Study text =>
== Segment start ==
We next examined whether the regulation of AS by Med23 is promoter-dependent. To this end, we fused the SLC2A2 minigene to the well-characterized Med23-controlled Egr1 promoter (Stevens et al., 2002; Wang et al., 2005). Consistent with previous studies, Egr1-driven expression of the reporter is decreased in Med23−/− cells compared to wild-type cells. Importantly, the exon 4 inclusion rate increased significantly in Med23−/− cells (Figure 4F), and this stimulation effect was partially reduced by re-expressing Med23 in Med23−/− cells. To further confirm if Med23 is important for recruiting hnRNP L to target genes, we compared the binding of hnRNP L to the Egr1 locus between Med23+/+ and Med23−/− cells by Chromatin Immumoprecipitation (ChIP) assays, and found that the association of hnRNP L is much stronger in Med23+/+ cells than in Med23−/− cells, at the Egr1 locus (Figure S4C). Collectively, these data suggest that Med23 may be important for both the hnRNP L recruitment and its function for some AS events.

Genome-wide identification of AS and APA events commonly targeted by Med23 and hnRNP L

To examine the effect of MED23-hnRNP L interaction on a genomic scale, we next performed an exon array experiment using HeLa cells expressing Med23 or hnRNP L siRNAs which were established by a virus-mediated siRNA technology (Figure 5A, left panel). Total RNA of these cell lines was processed and hybridized to the Affymetrix human exon array (see Supplemental Experimental Procedures). Notablly, si-Med23 did not change expression of hnRNP L and vice versa (Figure 5A, right panel).

Figure 5. Genome-wide identification of AS and APA events commonly targeted by Med23 and hnRNP L.

Figure 5

(A) Knock-down of Med23 or hnRNP L in HeLa cells by retrovirus-mediated siRNA. Western blot was performed to detect the knock-down efficiency (left). Log2 (ratio) in the exon array data was shown, indicating the mRNA expression level of Med23 and hnRNP L in knockdown samples (right). Standard deviations are from three separate experiments. (B) Scatter plot showing skipped exons in si-Med23 or si-hnRNP L cells as compared to si-Ctrl cells. Y and X axes are splicing index (SI, see Supplemental Experimental Procedures for detail). AS events regulated (P<0.05, T-test; and log2 (fold change) >0.5) in si-Med23 only are in black, those regulated in both si-Med23 and si-hnRNP L are in red, and other skipped exons are shown in grey. Pearson correlation coefficient (r) and P-value for the events shown in black and red are indicated. (C) The numbers of AS events regulated in the same or opposite directions between si-Med23 and si-hnRNP L. Ex, exclusion; in, inclusion. (D) As in (B) except that APA events are shown and Y and X axes are RUD values (see Supplemental Experimental Procedures for detail). (E) As in (C), except that APA events were analyzed. Le: 3′UTR lengthened (proximal polyA site less used); sh: 3′UTR shortened (proximal polyA site more used). (F) Occupancy of hnRNP L on the set of genes whose AS events are co-regulated by Med23 and hnRNP L in si-Ctrl (red) and si-Med23 (blue) Hela cells, determined by ChIP-seq analysis. All these genes were normalized to 3 kb for meta-gene, with 1 kb extended upstream from TSS, 1 kb downstream from TTS for analyzing average intensity in 50 bp bins. (G) Quantitation of hnRNP L occupancy on promoter (1 kb upstream from TSS) and gene body region (from TSS to TTS). hnRNP L average binding intensity in si-Med23 (blue) was normalized to si-Ctrl (red).
== Segment end ==
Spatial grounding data
== Segment start ==
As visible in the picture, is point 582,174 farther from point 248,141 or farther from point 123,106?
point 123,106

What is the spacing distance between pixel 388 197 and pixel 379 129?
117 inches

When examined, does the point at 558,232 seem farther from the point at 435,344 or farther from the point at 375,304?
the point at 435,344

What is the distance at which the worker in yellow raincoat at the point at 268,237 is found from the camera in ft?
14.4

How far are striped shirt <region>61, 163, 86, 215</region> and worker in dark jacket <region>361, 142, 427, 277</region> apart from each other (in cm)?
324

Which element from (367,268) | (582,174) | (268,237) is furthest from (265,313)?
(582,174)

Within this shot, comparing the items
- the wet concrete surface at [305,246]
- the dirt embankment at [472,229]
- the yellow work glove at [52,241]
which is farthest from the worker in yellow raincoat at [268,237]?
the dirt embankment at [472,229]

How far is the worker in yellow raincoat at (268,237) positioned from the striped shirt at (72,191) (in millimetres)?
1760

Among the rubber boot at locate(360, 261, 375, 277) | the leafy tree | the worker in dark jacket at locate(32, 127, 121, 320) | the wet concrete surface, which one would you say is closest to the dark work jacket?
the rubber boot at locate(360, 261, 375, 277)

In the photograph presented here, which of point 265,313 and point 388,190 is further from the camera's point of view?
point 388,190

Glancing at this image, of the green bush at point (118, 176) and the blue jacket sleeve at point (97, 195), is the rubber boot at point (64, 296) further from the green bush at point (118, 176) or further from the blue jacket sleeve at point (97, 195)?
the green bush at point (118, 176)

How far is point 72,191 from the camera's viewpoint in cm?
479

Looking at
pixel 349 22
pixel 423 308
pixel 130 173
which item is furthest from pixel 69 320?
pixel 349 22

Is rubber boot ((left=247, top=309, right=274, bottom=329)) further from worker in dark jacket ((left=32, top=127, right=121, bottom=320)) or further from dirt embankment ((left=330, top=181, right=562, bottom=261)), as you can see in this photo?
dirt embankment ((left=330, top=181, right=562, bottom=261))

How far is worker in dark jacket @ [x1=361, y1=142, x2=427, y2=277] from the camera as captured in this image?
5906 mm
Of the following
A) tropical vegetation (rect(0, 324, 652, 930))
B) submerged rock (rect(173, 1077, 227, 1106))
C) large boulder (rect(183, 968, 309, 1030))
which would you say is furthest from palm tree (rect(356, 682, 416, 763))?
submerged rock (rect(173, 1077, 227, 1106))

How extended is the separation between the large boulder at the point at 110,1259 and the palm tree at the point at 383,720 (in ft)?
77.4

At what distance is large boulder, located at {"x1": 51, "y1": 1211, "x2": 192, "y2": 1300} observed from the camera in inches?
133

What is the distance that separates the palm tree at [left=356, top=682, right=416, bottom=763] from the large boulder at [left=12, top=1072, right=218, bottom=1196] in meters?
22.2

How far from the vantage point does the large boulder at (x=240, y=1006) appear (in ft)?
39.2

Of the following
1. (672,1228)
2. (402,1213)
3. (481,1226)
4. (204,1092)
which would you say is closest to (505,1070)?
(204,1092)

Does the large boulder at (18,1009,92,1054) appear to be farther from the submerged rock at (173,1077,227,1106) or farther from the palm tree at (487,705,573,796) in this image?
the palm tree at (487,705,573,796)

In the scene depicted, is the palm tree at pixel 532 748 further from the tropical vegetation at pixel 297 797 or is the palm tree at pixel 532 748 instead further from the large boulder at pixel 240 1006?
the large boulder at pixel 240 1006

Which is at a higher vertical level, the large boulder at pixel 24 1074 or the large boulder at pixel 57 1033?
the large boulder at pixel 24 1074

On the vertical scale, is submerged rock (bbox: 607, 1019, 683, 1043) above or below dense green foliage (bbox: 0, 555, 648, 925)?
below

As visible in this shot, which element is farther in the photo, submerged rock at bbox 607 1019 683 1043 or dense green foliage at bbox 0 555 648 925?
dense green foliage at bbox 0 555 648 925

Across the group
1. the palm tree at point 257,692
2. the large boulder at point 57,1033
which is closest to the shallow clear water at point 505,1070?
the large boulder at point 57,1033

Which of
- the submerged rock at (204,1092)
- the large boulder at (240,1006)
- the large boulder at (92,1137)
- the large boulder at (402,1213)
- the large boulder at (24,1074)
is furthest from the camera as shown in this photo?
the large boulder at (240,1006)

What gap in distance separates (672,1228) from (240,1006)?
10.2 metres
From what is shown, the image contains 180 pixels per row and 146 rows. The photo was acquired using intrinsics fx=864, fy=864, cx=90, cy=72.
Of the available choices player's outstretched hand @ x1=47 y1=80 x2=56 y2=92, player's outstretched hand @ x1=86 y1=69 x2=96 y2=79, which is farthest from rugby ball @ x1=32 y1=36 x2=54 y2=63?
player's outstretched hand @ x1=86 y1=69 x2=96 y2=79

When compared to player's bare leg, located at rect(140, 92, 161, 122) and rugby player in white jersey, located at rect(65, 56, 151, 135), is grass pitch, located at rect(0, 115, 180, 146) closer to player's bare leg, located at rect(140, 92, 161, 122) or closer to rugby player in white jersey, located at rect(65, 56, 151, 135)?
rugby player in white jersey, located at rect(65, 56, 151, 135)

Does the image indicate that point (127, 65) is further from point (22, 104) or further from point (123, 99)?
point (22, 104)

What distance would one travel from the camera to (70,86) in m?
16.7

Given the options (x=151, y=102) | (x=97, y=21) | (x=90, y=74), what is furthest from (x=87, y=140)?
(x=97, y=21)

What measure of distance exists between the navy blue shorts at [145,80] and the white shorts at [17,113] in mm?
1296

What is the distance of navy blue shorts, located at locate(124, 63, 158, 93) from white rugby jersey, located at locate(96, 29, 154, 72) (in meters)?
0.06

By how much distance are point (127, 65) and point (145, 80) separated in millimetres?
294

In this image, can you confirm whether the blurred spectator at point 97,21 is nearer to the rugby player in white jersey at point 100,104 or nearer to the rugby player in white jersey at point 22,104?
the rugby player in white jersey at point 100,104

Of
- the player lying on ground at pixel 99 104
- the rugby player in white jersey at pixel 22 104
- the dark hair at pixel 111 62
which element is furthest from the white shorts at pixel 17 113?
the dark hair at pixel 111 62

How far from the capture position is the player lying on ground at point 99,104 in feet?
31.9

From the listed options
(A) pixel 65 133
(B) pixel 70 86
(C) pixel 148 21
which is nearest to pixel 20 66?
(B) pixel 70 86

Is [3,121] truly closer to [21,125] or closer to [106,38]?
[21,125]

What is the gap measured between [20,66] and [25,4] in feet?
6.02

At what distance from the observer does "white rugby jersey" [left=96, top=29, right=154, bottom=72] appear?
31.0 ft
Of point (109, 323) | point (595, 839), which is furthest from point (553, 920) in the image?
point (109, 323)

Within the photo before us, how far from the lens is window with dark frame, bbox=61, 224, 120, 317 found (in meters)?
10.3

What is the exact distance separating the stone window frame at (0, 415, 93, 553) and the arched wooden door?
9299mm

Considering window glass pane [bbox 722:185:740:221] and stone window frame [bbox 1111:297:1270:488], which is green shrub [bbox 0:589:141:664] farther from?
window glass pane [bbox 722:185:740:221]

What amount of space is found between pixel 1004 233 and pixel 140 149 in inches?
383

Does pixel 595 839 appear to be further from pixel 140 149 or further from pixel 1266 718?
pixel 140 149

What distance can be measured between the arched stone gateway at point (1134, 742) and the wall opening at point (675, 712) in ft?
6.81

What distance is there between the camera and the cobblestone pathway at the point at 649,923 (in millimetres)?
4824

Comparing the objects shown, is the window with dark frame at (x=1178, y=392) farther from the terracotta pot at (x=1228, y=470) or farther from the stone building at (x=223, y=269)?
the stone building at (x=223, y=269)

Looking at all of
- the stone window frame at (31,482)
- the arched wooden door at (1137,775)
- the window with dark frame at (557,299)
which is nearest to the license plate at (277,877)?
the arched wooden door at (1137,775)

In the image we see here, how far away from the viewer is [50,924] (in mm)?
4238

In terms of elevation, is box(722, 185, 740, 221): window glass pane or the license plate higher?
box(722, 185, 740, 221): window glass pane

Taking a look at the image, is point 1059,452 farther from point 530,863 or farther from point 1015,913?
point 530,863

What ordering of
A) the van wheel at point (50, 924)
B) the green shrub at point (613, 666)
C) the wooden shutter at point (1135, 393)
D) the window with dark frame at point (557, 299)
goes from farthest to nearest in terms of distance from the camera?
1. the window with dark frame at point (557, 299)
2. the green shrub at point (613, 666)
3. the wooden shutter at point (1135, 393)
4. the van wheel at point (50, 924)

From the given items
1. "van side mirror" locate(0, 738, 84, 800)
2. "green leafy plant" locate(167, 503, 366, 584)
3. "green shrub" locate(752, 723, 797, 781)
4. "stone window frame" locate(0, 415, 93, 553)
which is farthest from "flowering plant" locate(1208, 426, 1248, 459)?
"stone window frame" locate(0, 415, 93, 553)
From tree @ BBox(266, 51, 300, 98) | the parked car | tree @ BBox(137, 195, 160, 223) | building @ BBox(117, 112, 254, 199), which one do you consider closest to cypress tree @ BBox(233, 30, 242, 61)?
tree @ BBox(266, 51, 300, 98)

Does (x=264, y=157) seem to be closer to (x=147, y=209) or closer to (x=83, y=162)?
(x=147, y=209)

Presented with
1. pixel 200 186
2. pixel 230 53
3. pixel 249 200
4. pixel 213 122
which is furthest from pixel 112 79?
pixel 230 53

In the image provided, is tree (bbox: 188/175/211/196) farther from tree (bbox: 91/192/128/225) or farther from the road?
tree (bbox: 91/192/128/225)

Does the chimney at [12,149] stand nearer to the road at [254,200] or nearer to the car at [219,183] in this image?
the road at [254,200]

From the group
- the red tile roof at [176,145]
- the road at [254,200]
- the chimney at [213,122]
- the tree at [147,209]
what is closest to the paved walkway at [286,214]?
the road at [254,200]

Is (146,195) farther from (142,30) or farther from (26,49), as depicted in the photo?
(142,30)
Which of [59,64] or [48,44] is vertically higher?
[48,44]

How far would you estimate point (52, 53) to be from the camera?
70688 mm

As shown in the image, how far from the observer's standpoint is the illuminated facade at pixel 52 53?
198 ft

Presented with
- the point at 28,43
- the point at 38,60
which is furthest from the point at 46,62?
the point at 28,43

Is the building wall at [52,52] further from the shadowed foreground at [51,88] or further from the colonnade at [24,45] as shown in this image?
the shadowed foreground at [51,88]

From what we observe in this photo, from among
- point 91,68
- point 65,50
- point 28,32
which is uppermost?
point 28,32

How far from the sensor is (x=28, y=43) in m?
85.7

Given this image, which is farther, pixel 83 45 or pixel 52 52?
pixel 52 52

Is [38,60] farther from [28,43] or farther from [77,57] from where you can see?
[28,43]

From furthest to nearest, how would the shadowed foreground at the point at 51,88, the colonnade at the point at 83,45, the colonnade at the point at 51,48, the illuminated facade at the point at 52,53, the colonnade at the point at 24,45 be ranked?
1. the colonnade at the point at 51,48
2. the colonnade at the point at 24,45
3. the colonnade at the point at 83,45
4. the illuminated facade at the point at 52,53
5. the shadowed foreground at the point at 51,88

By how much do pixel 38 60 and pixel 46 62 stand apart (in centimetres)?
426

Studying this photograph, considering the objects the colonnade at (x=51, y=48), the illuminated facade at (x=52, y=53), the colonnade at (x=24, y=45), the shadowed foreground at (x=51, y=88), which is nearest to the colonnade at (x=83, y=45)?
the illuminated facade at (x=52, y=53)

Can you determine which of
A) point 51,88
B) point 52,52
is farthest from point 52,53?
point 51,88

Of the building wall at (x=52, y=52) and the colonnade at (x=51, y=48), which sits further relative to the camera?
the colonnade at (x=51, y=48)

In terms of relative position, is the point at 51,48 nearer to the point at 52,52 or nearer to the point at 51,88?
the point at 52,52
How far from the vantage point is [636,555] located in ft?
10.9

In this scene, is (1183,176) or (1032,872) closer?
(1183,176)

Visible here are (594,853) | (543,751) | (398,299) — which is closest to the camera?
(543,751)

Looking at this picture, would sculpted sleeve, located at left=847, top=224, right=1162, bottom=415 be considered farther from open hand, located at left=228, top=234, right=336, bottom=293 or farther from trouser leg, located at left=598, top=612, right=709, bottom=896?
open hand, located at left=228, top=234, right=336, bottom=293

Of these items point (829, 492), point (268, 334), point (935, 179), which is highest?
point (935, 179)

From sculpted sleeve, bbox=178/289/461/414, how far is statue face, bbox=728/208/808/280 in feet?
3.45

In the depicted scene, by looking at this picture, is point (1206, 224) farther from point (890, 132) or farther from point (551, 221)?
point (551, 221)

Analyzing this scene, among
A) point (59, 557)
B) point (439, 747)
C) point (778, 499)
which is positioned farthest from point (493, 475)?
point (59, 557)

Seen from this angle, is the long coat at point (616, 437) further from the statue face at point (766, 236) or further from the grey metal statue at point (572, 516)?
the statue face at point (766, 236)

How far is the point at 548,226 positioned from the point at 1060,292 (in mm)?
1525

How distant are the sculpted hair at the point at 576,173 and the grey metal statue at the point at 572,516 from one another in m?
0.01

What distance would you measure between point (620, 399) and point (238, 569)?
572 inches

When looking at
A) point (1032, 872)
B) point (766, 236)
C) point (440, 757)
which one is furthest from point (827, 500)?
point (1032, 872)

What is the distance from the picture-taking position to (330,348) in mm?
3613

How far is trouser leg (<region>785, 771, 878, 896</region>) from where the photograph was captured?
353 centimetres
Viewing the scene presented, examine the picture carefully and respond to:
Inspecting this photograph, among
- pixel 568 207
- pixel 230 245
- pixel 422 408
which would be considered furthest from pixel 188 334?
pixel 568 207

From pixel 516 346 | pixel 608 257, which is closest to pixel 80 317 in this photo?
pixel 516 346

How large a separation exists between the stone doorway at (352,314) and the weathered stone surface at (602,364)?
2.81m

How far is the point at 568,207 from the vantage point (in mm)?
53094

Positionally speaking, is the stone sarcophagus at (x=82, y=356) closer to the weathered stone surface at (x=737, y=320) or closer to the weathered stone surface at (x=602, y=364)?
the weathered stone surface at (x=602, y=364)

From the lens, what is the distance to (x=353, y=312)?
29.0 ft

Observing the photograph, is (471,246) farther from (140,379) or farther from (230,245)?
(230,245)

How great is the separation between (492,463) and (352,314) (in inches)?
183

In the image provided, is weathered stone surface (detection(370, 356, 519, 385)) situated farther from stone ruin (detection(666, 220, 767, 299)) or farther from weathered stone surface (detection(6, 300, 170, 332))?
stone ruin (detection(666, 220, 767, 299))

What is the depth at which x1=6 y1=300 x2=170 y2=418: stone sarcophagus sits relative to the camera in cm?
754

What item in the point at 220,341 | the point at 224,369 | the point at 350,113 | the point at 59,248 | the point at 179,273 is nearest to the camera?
== Segment end ==
What is being asked => Determine whether each statement agrees with the text on Med23 and hnRNP L: (a) Egr1-driven reporter expression is lower in Med23−/− cells than in wild-type cells; (b) si-Med23 reduced the expression of hnRNP L; (c) ChIP assays showed a stronger association of hnRNP L at the Egr1 locus in Med23−/− cells than in Med23+/+ cells. For each, answer yes or no and quote the deciding words of the text.

Solution for this task =>
(a) Yes: "Egr1-driven expression of the reporter is decreased in Med23−/− cells compared to wild-type cells"
(b) No: "si-Med23 did not change expression of hnRNP L and vice versa"
(c) No: "the association of hnRNP L is much stronger in Med23+/+ cells than in Med23−/− cells, at the Egr1 locus"